Chi adesso scrive da uomo maturo allora era un ragazzo e – come tutti gli adolescenti – viveva di emozioni, di ideali e di sensazioni impulsive: le mie preferenze, umane più che calcistiche, si indirizzavano decisamente verso Monelli. Perché i giornali dell’epoca – che lo consideravano un potenziale fuoriclasse per le grandi doti tecniche abbinate a quelle fisiche – sdoganavano con abile enfasi la storia di un sedicenne che, lontano da casa, cercava di farsi largo nel difficile mondo del calcio con parecchi sacrifici, tanta forza di volontà e molta umiltà.
Il problema di Massaro, o meglio – con spietata onestà – mio nei confronti di Massaro era che lo conoscevo, senza esserne amico, perché entrambi ragazzi del quartiere monzese di San Donato, dove il campo da calcio era a 7. In terriccio. A Regina Pacis, zona confinante con San Donato un po' più vicina al centro (ed al Sada …), c’era invece il campo a 11 della Juvenilia. In erba. Dove io non arrivai mai perché andavano a giocare quelli tra noi più bravi e più forti. E Massaro era il più bravo ed il più forte. Ogni tanto il Monza pescava dalla Juvenilia i più bravi ed i più forti. E fu così che Massaro divenne biancorosso. Daniele sapeva di essere bravo e forte e – si può dire ora che sono passati 40 anni ed è tempo di prescrizione – non lo nascondeva affatto. La mia impressione, alimentata da una punta di adolescenziale invidia – si può riconoscere ora che sono passati 40 anni ed è tempo di oneste ammissioni – era che se la tirasse un po’. Morale: ero contento ed esultavo quando Massaro segnava ma … preferivo quando i gol li faceva Monelli. Spero di essermi spiegato in tutta sincerità.


Il mio ideale “riscatto” nei confronti di Daniele un anno e mezzo più tardi a Miramare di Rimini. Tra i partecipanti agli interminabili tornei di biglie sulla spiaggia (ci fosse stata la pista in erba lì ci sarei sicuramente arrivato ….) alcuni ragazzi di Firenze che in quella calda estate del 1981 erano letteralmente in estasi per la sontuosa campagna acquisti viola: Bertoni, Vierchowod, Cuccureddu, Pecci e Graziani.

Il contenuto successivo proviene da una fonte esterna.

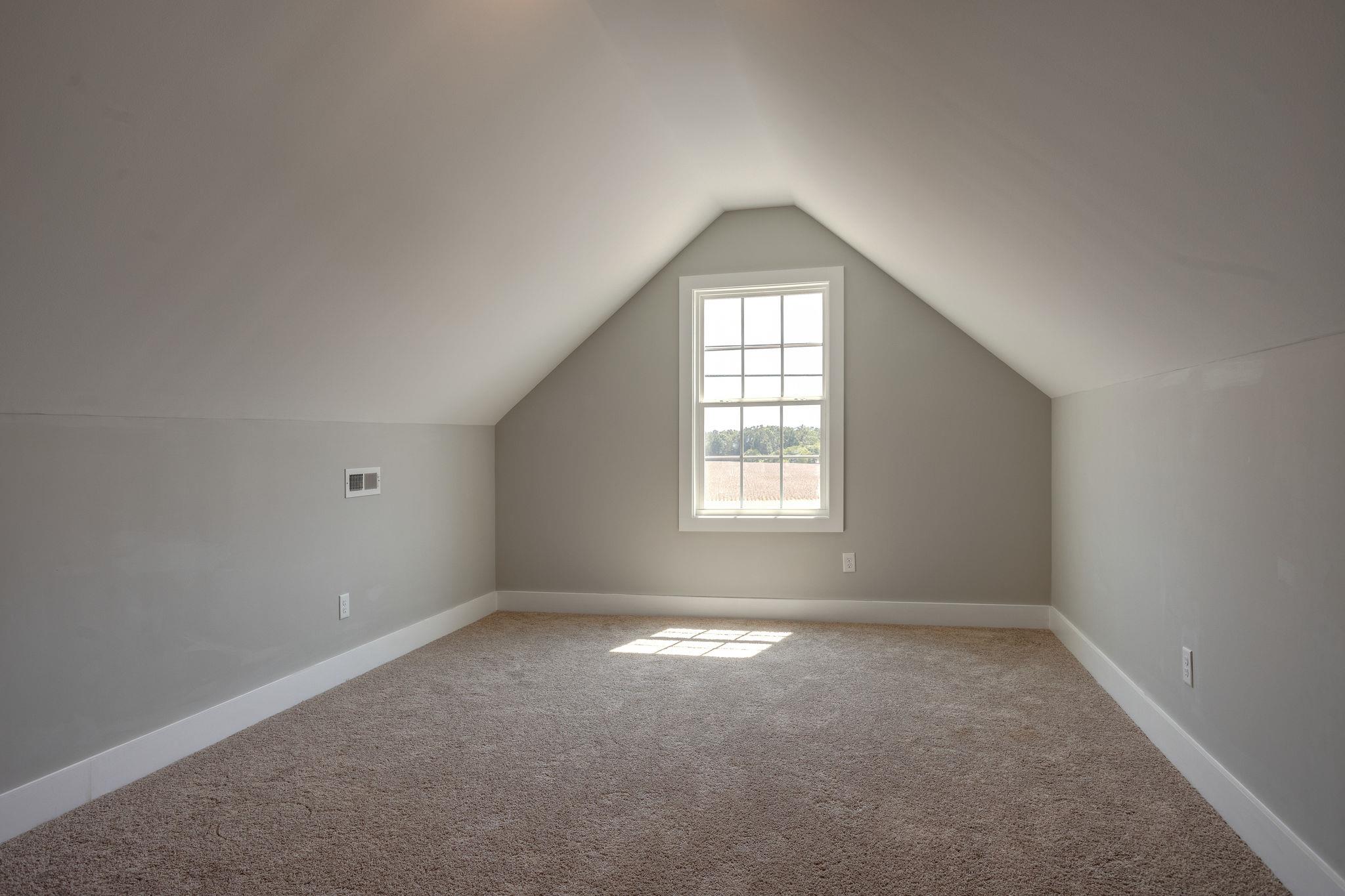 4 Pine Bluff Road Winchester, TN 37398 - Photo 22 of 30 Gallery Image 22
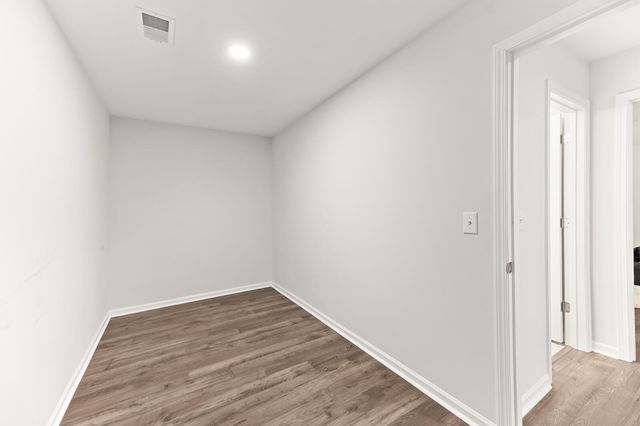 677 Black Pine Road, Moncks Corner, SC 29461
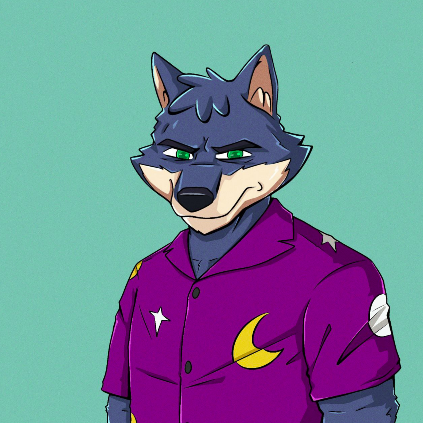 <a href="/Sharkx/">𝐒𝐡𝐚𝐫𝐤ᵈᵒᵍ🦈</a> <a href="/Fwiz/">Ryan Wyatt</a> <a href="/wolfswapdotapp/">WolfSWAP | SWAP & WIN</a> <a href="/CronosApp/">Cronos</a> Should I be proud of what we started with $PACK/Wolfswap/Wolfies with $ 5,000? 

With no backing, just pure hunger and a bunch of crazy community members, OUTPACED all of these heavily backed tokens and many others? 

HELL YEAH I AM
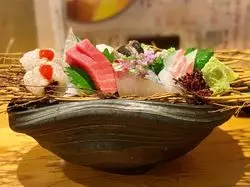 新鮮＆あたたかい味♡大阪・上新庄の海鮮ダイニングをご紹介♪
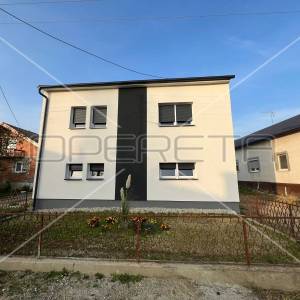 Prodaja, Stan, Ludbreg, Hrastovsko, 2,5s, 95m2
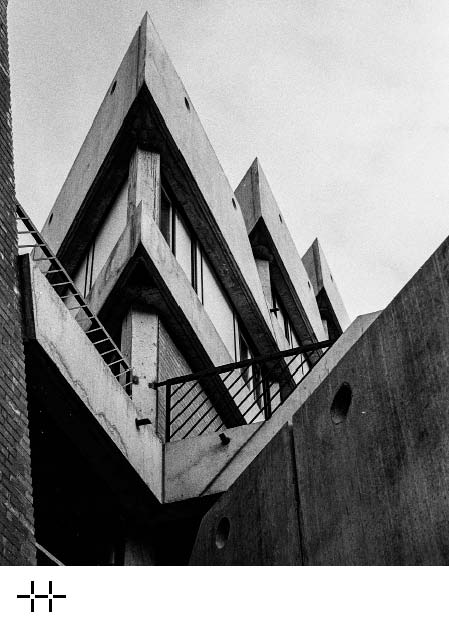 Rajak Ohanian expose pour les 30 ans du musée d&rsquo;art moderne de St Etienne
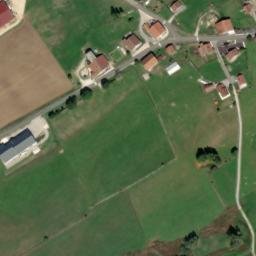 Satellite imagery of 2542101 - A, CH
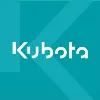 Kubota Agricultural Machinery India Private Limited Kubota Agricultural Machinery India Private Limited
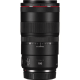 Canon RF 100mm f/2.8 L Macro IS USM Lens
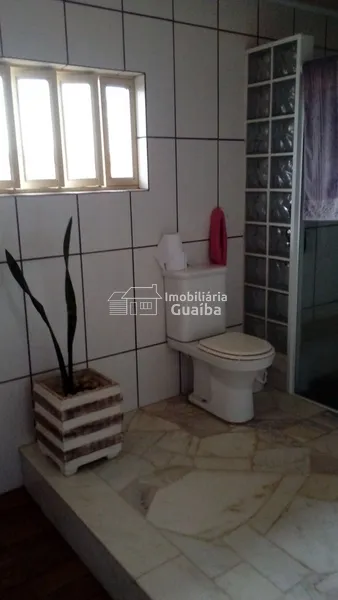 : 18ª foto da galeria de imagens do imóvel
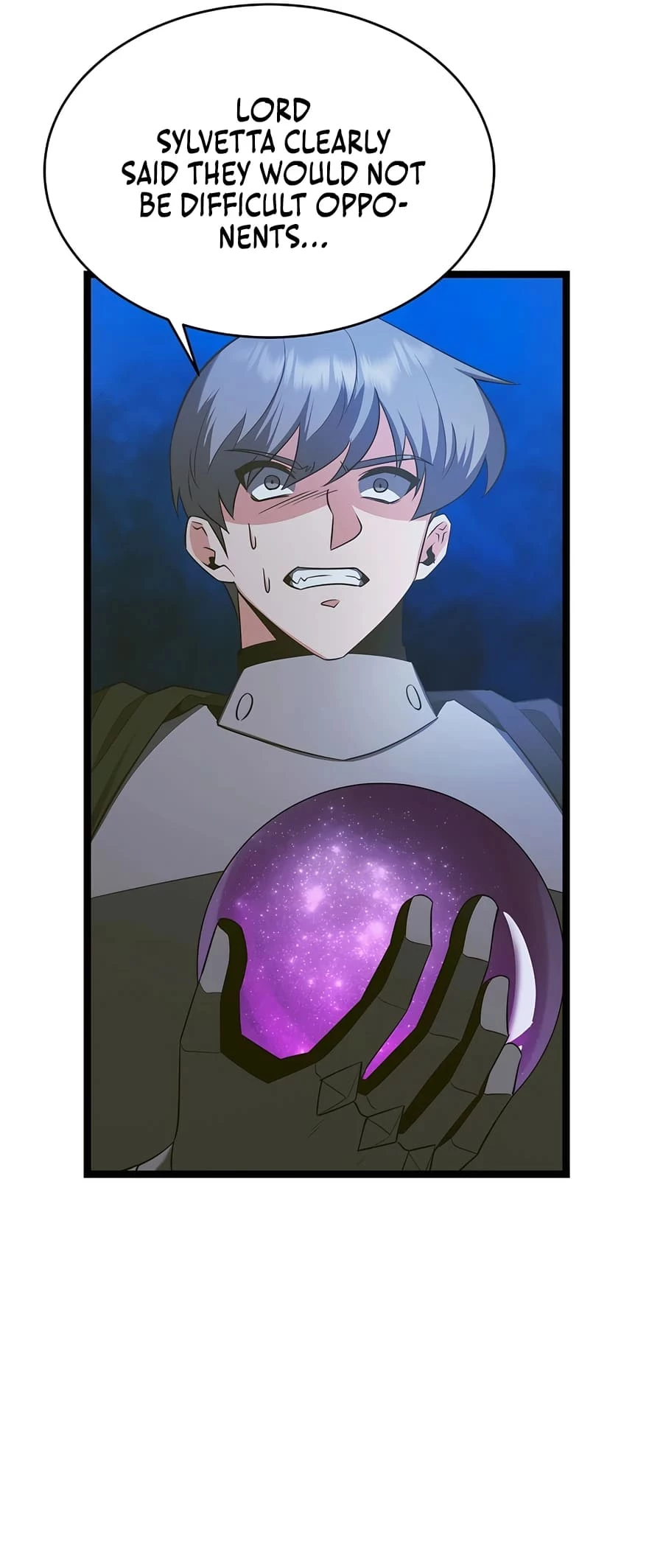 Lord Hero of House Remes Chapter 62 - 20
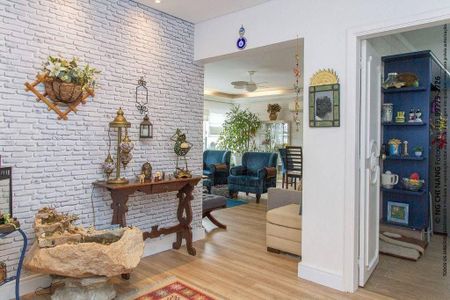 7_photo/94ce0300e9.c4ecb6a097765d58-ATLAS-3639bde2-0a31-474b-84fb-6ac8d6f85488.jpg de apartamento à venda com 3 quartos, 180m² em Boqueirão, Santos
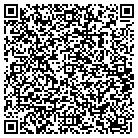 QR code with Dudley Development LLC contacts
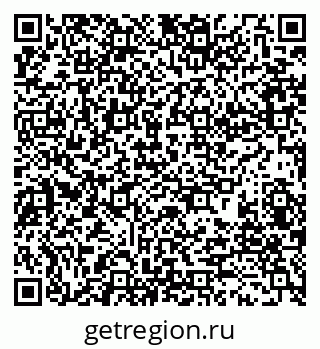 79280181602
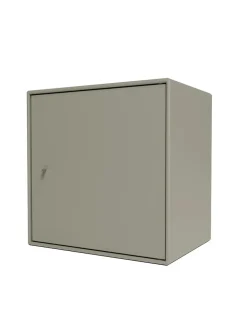 Montana Mini 1103 Modul m. Låge, højre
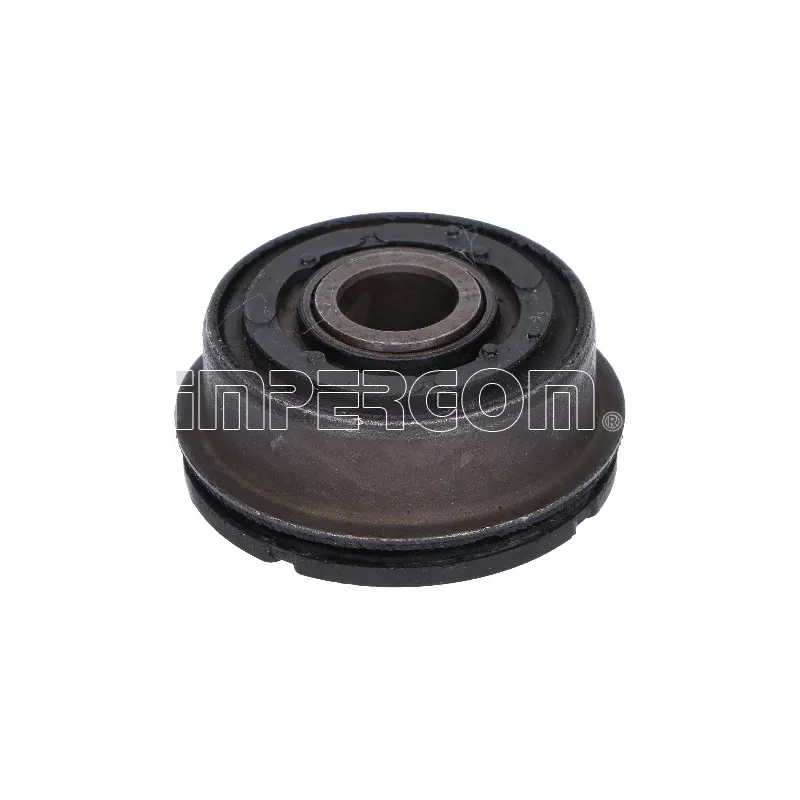Silent bloc de suspension (train avant) ORIGINAL IMPERIUM 30675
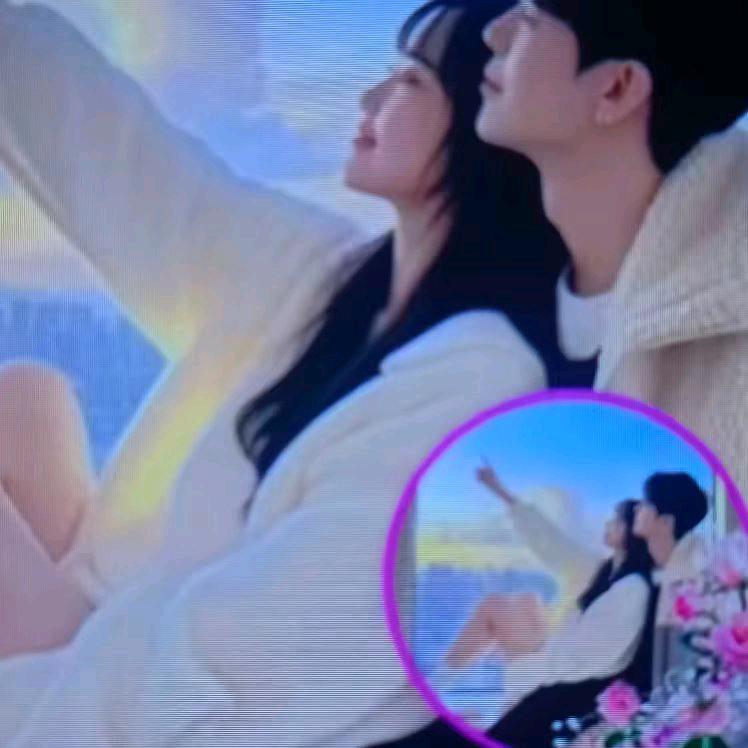 陳龍哥哥😘💋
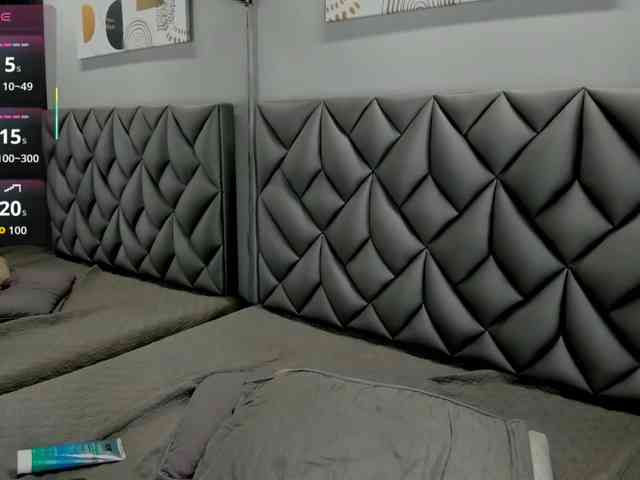 angeline-bleak angeline-bleak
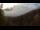Webcam in Kranjska Gora, 12.5 km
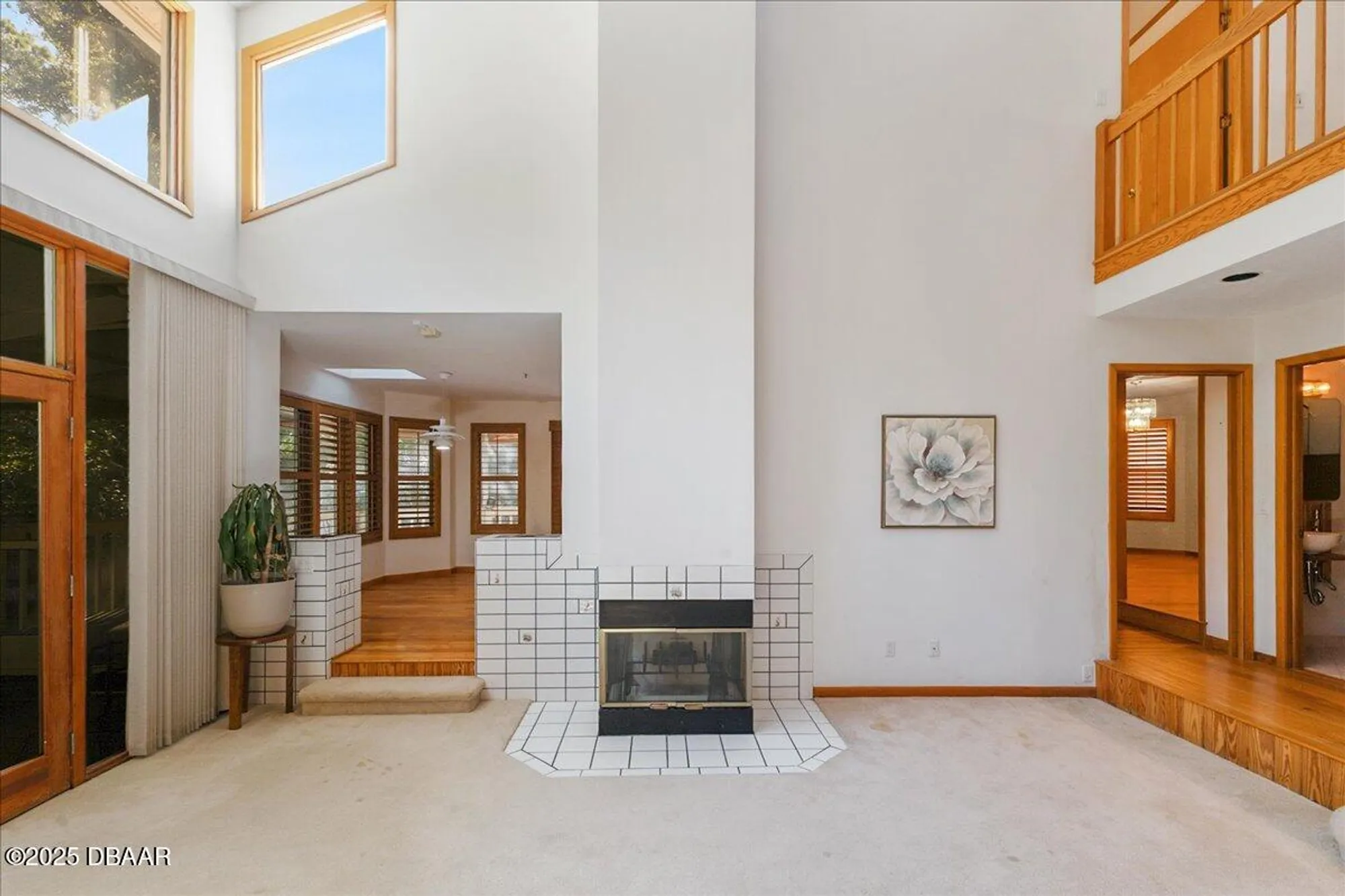 Property Slideshow image 10 of 63 | 3 crooked bridge way, Ormond Beach, FL, 32174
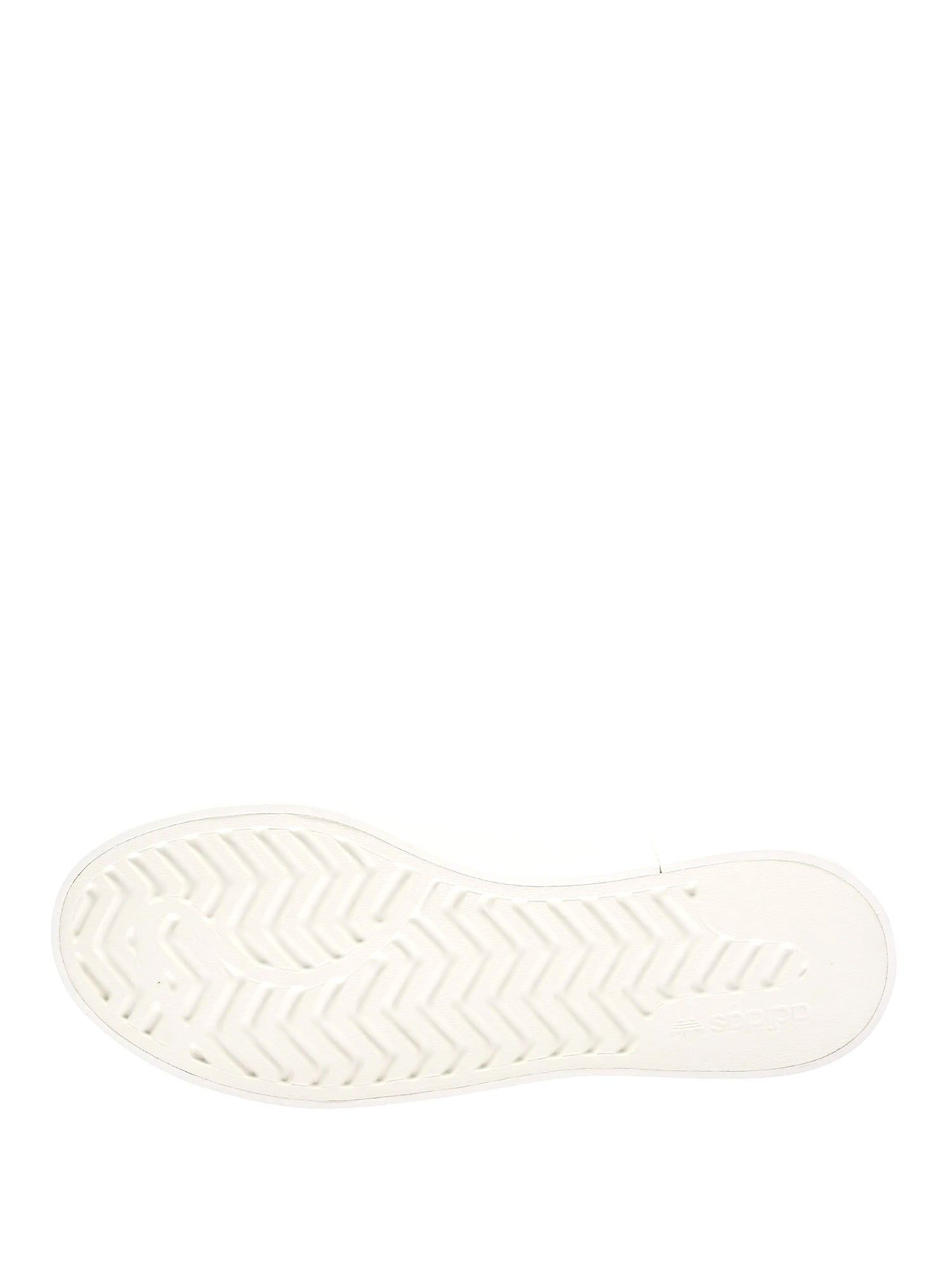 Sneakers Bianco Adidas Originals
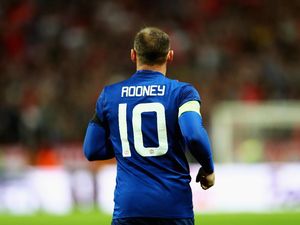 Pulang di Usia Veteran, Rooney Tegaskan Everton Bukan Panti Jompo Untuknya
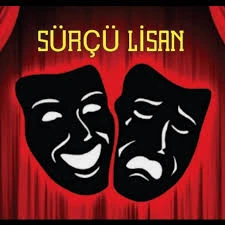 Sürç-İ Lisan Sanat Topluluğu Sürç-İ Lisan Sanat Topluluğu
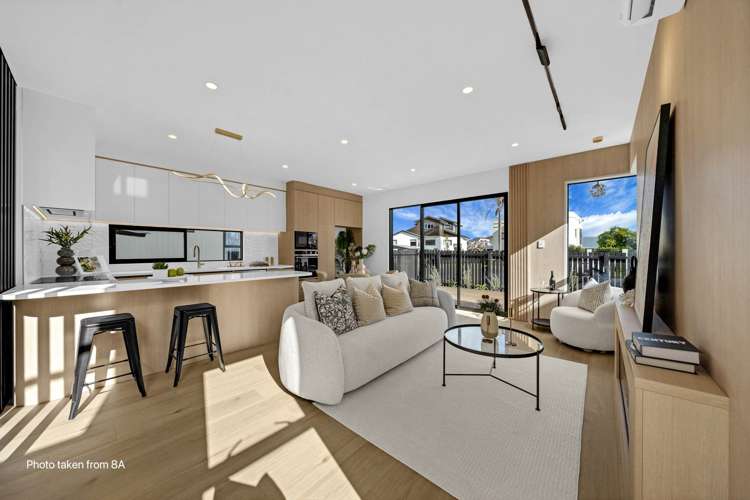 8D Hattaway Avenue_1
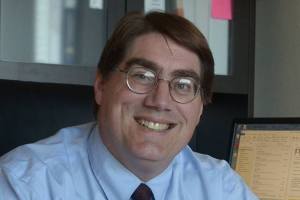 Jefferson County prosecutor’s office triage over following Michael Haas’ recovery from heart attack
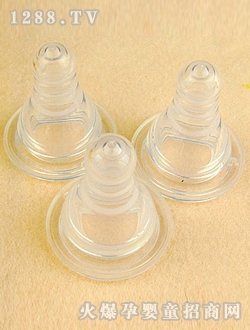 �˜�ĸ�錍������S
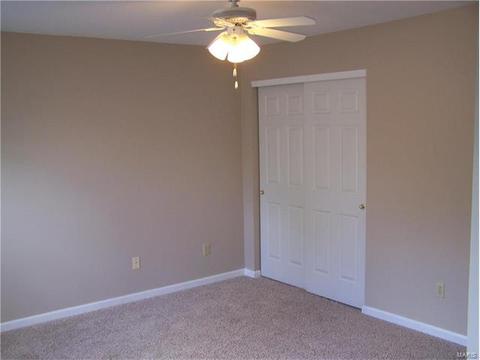 405 Covered Bridge Ln, O'fallon, MO 63368 photo 21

Inoltre li stuzzicava parecchio il giovanissimo Monelli, definito il centravanti del futuro sulle pagine de ‘La Nazione’. Il mio orgoglio biancorosso mi ispirò di getto una dichiarazione impegnativa: “Voi dal Monza avete preso due grandi giocatori: adesso tutti parlano solo di Monelli ma vi garantisco che anche Massaro è molto forte. Un centrocampista completo e moderno che può fare anche la punta. Se i fatti mi daranno ragione l’anno prossimo mi fate scegliere la biglia per primo”. Audaces fortuna iuvat oppure – lasciatemelo pensare – qualcosina ne capivo, fatto sta che mentre Monelli si fece subito male e mise insieme soltanto una decina di gettoni da subentrante, Massaro esplose letteralmente: 29 presenze da titolare, un gol e – soprattutto – un contributo fondamentale alla squadra di De Sisti che contese lo scudetto alla Juventus sino all’ultima giornata. Arrivò l’estate, tornai a Miramare ed i ragazzi di Firenze mi vennero incontro con il sacchetto delle biglie “Monzese, avevi ragione! Quanto è forte Massaro !!”. Senza indugi scelsi Battaglin, mio idolo e consapevole portatore di umiltà al cospetto di due campioni molto pieni di sè quali Moser e Saronni.